"If you are a casual reader who wants an intriguing glimpse into Eskimo life, a novice oral historian who wants to know how it is done right, or a student of Alaska who wants an Inupiat perspective of the changes that swept the western Arctic this century, read Kusiq."
—Journal of the West
"A vivid 'inside' account of an observant Eskimo male who mastered much of the traditional subsistence technology and lore and who lived through the end of commercial whaling, the development and decline of introduced reindeer herding and the fur market, and through World War II and its aftermath.
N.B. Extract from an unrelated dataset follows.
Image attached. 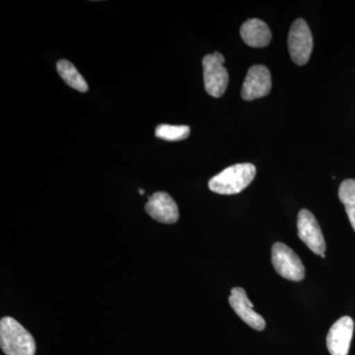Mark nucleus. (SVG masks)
<instances>
[{"label": "nucleus", "mask_w": 355, "mask_h": 355, "mask_svg": "<svg viewBox=\"0 0 355 355\" xmlns=\"http://www.w3.org/2000/svg\"><path fill=\"white\" fill-rule=\"evenodd\" d=\"M272 90V76L265 65H253L248 70L243 83L241 96L246 101L266 97Z\"/></svg>", "instance_id": "6"}, {"label": "nucleus", "mask_w": 355, "mask_h": 355, "mask_svg": "<svg viewBox=\"0 0 355 355\" xmlns=\"http://www.w3.org/2000/svg\"><path fill=\"white\" fill-rule=\"evenodd\" d=\"M224 62L225 58L219 51L207 55L202 60L205 91L214 98L221 97L227 89L229 76Z\"/></svg>", "instance_id": "3"}, {"label": "nucleus", "mask_w": 355, "mask_h": 355, "mask_svg": "<svg viewBox=\"0 0 355 355\" xmlns=\"http://www.w3.org/2000/svg\"><path fill=\"white\" fill-rule=\"evenodd\" d=\"M0 347L6 355L36 354V343L31 334L11 317L0 321Z\"/></svg>", "instance_id": "2"}, {"label": "nucleus", "mask_w": 355, "mask_h": 355, "mask_svg": "<svg viewBox=\"0 0 355 355\" xmlns=\"http://www.w3.org/2000/svg\"><path fill=\"white\" fill-rule=\"evenodd\" d=\"M139 193H140V195L144 196V191L142 190V189H139Z\"/></svg>", "instance_id": "15"}, {"label": "nucleus", "mask_w": 355, "mask_h": 355, "mask_svg": "<svg viewBox=\"0 0 355 355\" xmlns=\"http://www.w3.org/2000/svg\"><path fill=\"white\" fill-rule=\"evenodd\" d=\"M256 173L251 163L230 166L209 180V190L218 195H237L253 182Z\"/></svg>", "instance_id": "1"}, {"label": "nucleus", "mask_w": 355, "mask_h": 355, "mask_svg": "<svg viewBox=\"0 0 355 355\" xmlns=\"http://www.w3.org/2000/svg\"><path fill=\"white\" fill-rule=\"evenodd\" d=\"M229 304L235 311L236 314L254 330L263 331L266 328L265 319L254 312L253 303L249 300L246 291L242 287L231 289Z\"/></svg>", "instance_id": "10"}, {"label": "nucleus", "mask_w": 355, "mask_h": 355, "mask_svg": "<svg viewBox=\"0 0 355 355\" xmlns=\"http://www.w3.org/2000/svg\"><path fill=\"white\" fill-rule=\"evenodd\" d=\"M298 237L313 253L324 254L326 243L316 217L308 209H301L297 218Z\"/></svg>", "instance_id": "7"}, {"label": "nucleus", "mask_w": 355, "mask_h": 355, "mask_svg": "<svg viewBox=\"0 0 355 355\" xmlns=\"http://www.w3.org/2000/svg\"><path fill=\"white\" fill-rule=\"evenodd\" d=\"M240 35L243 41L252 48H263L270 43L272 32L263 21L253 18L241 26Z\"/></svg>", "instance_id": "11"}, {"label": "nucleus", "mask_w": 355, "mask_h": 355, "mask_svg": "<svg viewBox=\"0 0 355 355\" xmlns=\"http://www.w3.org/2000/svg\"><path fill=\"white\" fill-rule=\"evenodd\" d=\"M58 73L70 87L76 89L78 92L86 93L88 84L71 62L67 60H58L57 64Z\"/></svg>", "instance_id": "12"}, {"label": "nucleus", "mask_w": 355, "mask_h": 355, "mask_svg": "<svg viewBox=\"0 0 355 355\" xmlns=\"http://www.w3.org/2000/svg\"><path fill=\"white\" fill-rule=\"evenodd\" d=\"M354 320L349 316L338 319L327 336V347L331 355H347L354 336Z\"/></svg>", "instance_id": "8"}, {"label": "nucleus", "mask_w": 355, "mask_h": 355, "mask_svg": "<svg viewBox=\"0 0 355 355\" xmlns=\"http://www.w3.org/2000/svg\"><path fill=\"white\" fill-rule=\"evenodd\" d=\"M272 263L280 277L292 282H301L304 279L305 268L302 261L291 248L284 243L277 242L273 244Z\"/></svg>", "instance_id": "4"}, {"label": "nucleus", "mask_w": 355, "mask_h": 355, "mask_svg": "<svg viewBox=\"0 0 355 355\" xmlns=\"http://www.w3.org/2000/svg\"><path fill=\"white\" fill-rule=\"evenodd\" d=\"M146 211L154 220L161 223L173 224L179 219L177 203L174 198L165 191H157L149 197L146 205Z\"/></svg>", "instance_id": "9"}, {"label": "nucleus", "mask_w": 355, "mask_h": 355, "mask_svg": "<svg viewBox=\"0 0 355 355\" xmlns=\"http://www.w3.org/2000/svg\"><path fill=\"white\" fill-rule=\"evenodd\" d=\"M191 128L188 125H159L155 130V135L158 139L167 141H180L188 139Z\"/></svg>", "instance_id": "14"}, {"label": "nucleus", "mask_w": 355, "mask_h": 355, "mask_svg": "<svg viewBox=\"0 0 355 355\" xmlns=\"http://www.w3.org/2000/svg\"><path fill=\"white\" fill-rule=\"evenodd\" d=\"M288 51L294 64L305 65L313 51V36L305 20L294 21L288 34Z\"/></svg>", "instance_id": "5"}, {"label": "nucleus", "mask_w": 355, "mask_h": 355, "mask_svg": "<svg viewBox=\"0 0 355 355\" xmlns=\"http://www.w3.org/2000/svg\"><path fill=\"white\" fill-rule=\"evenodd\" d=\"M338 198L345 205L350 224L355 231V180H345L338 189Z\"/></svg>", "instance_id": "13"}]
</instances>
In its scope as well as in the presentation of historical, cultural, and linguistic context, Kusiq is far more extensive than [other] autobiographies."
—American Indian Culture and Research Journal
"Kusiq represents a new wave in literature, the expressions of cultural awakenings among native American cultures, the attempt to redefine the native world in written form, to recast history, a history for too long the domain of the white system."
—ARCTIC
"As an oral biography, Kusiq is. .s. a life history that will appeal to the general reader and delight the scholar."—Wicazo Sa Review
"It would be difficult to find a better, more interesting first-person account of Eskimo life during the first half of this century. [It is] second in an ambitious series of oral histories developed by the University of Alaska Press."
—Scan-A-Book
The collaborators for this book include William Schneider, curator of oral history at the Elmer E. Rasmuson Library, University of Alaska Fairbanks; Leona Kisautaq Okakok, manager of the Arctic Education Foundation at the Arctic Slope Regional Corporation; and James Mumigana Nageak, coordinator of bilingual and multicultural instruction at the North Slope Borough School District. Schneider recorded and compiled Bodfish's stories, while Okakok and Nageak, both Inupiaq Eskimo language specialists, contributed their skills in interviewing, translating, and clarifying Inupiaq concepts. The book contains twelve chapters of Bodfish's narrative, background and commentary by the collaborators, and information on pronunciation, personal names, genealogical relations, and place names.
Waldo Bodfish, Sr., an Inupiat elder from Wainwright, a village on the arctic coast of Alaska, was asked to share his life story because it is important to our understanding of North Slope history and culture. Bodfish was a good observer with a keen interest in people, and he had an excellent memory for detail. Perhaps most important, he had a strong appreciation of the significance of the things he experienced.